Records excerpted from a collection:
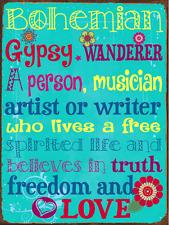 Bohemian Gypsy Wanderer Metal Sign, Colorful, Lifestyle, Home Decor, Boho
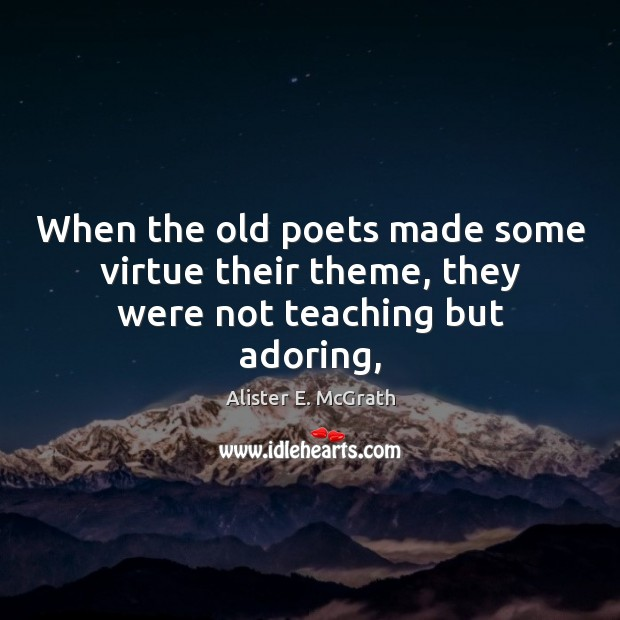 When the old poets made some virtue their theme, they were not teaching but adoring, Alister E. McGrath Picture Quote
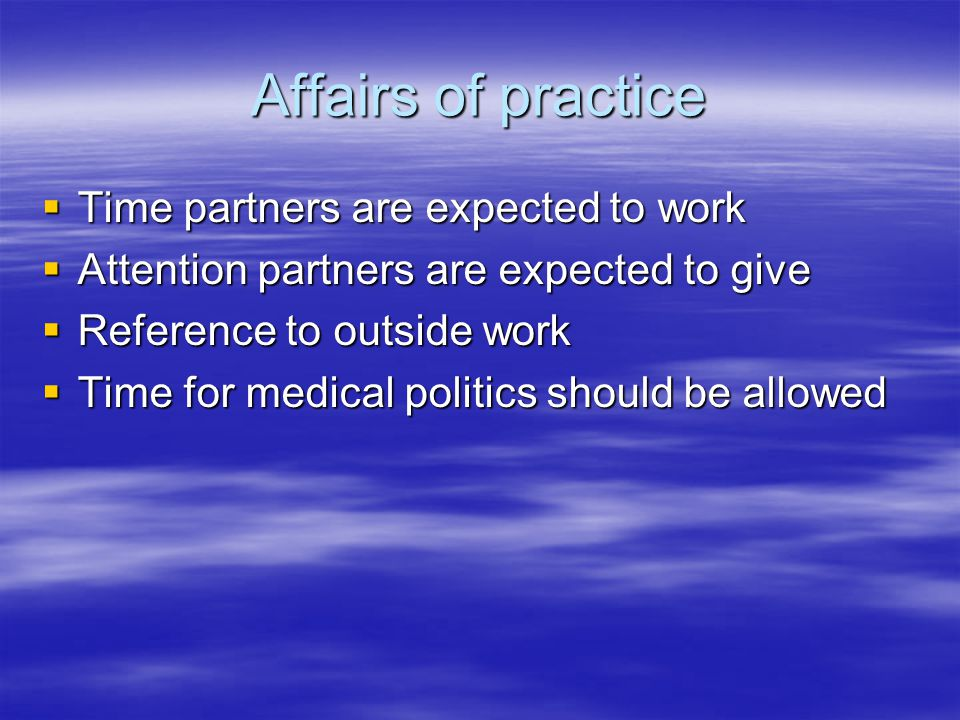 Affairs of practice  Time partners are expected to work  Attention partners are expected to give  Reference to outside work  Time for medical politics should be allowed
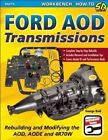 Ford AOD Transmissions: Rebuilding and Modifying the AOD, AODE and 4R70W by George Reid (Paperback, 2014)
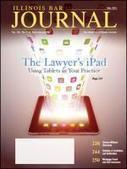 The Lawyer's iPad: Using Tablets in Your Practice | Illinois State Bar Association | Legal Informatics | Scoop.it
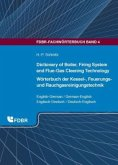 Dictionary of Boiler, Firing System and Flue-Gas Cleaning Technology. Wörterbuch der Kessel-, Feuerungs- und Rauchgasreinigungstechnik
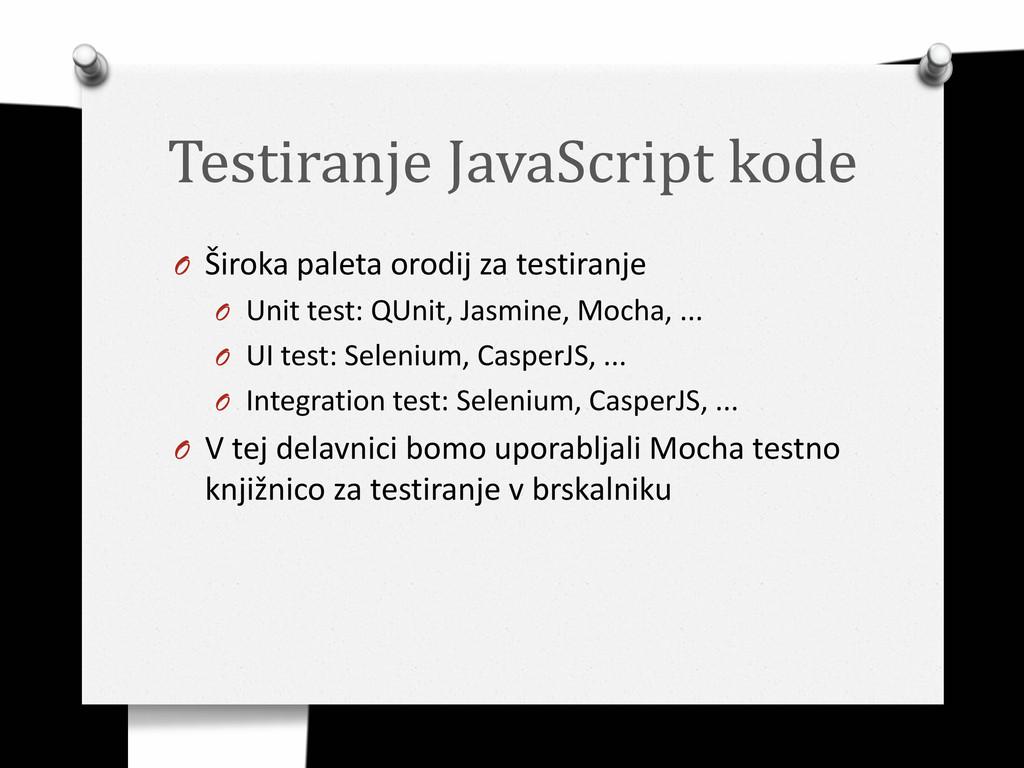 Testiranje JavaScript kode O Široka paleta orod...
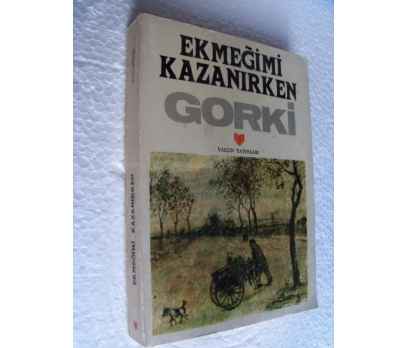 EKMEĞİMİ KAZANIRKEN Gorki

[Work task] Copy the entries exactly. No pictures.

[Response for this exercise]
 Bohemian Gypsy Wanderer Metal Sign, Colorful, Lifestyle, Home Decor, Boho
 When the old poets made some virtue their theme, they were not teaching but adoring, Alister E. McGrath Picture Quote
 Affairs of practice  Time partners are expected to work  Attention partners are expected to give  Reference to outside work  Time for medical politics should be allowed
 Ford AOD Transmissions: Rebuilding and Modifying the AOD, AODE and 4R70W by George Reid (Paperback, 2014)
 The Lawyer's iPad: Using Tablets in Your Practice | Illinois State Bar Association | Legal Informatics | Scoop.it
 Dictionary of Boiler, Firing System and Flue-Gas Cleaning Technology. Wörterbuch der Kessel-, Feuerungs- und Rauchgasreinigungstechnik
 Testiranje JavaScript kode O Široka paleta orod...
 EKMEĞİMİ KAZANIRKEN Gorki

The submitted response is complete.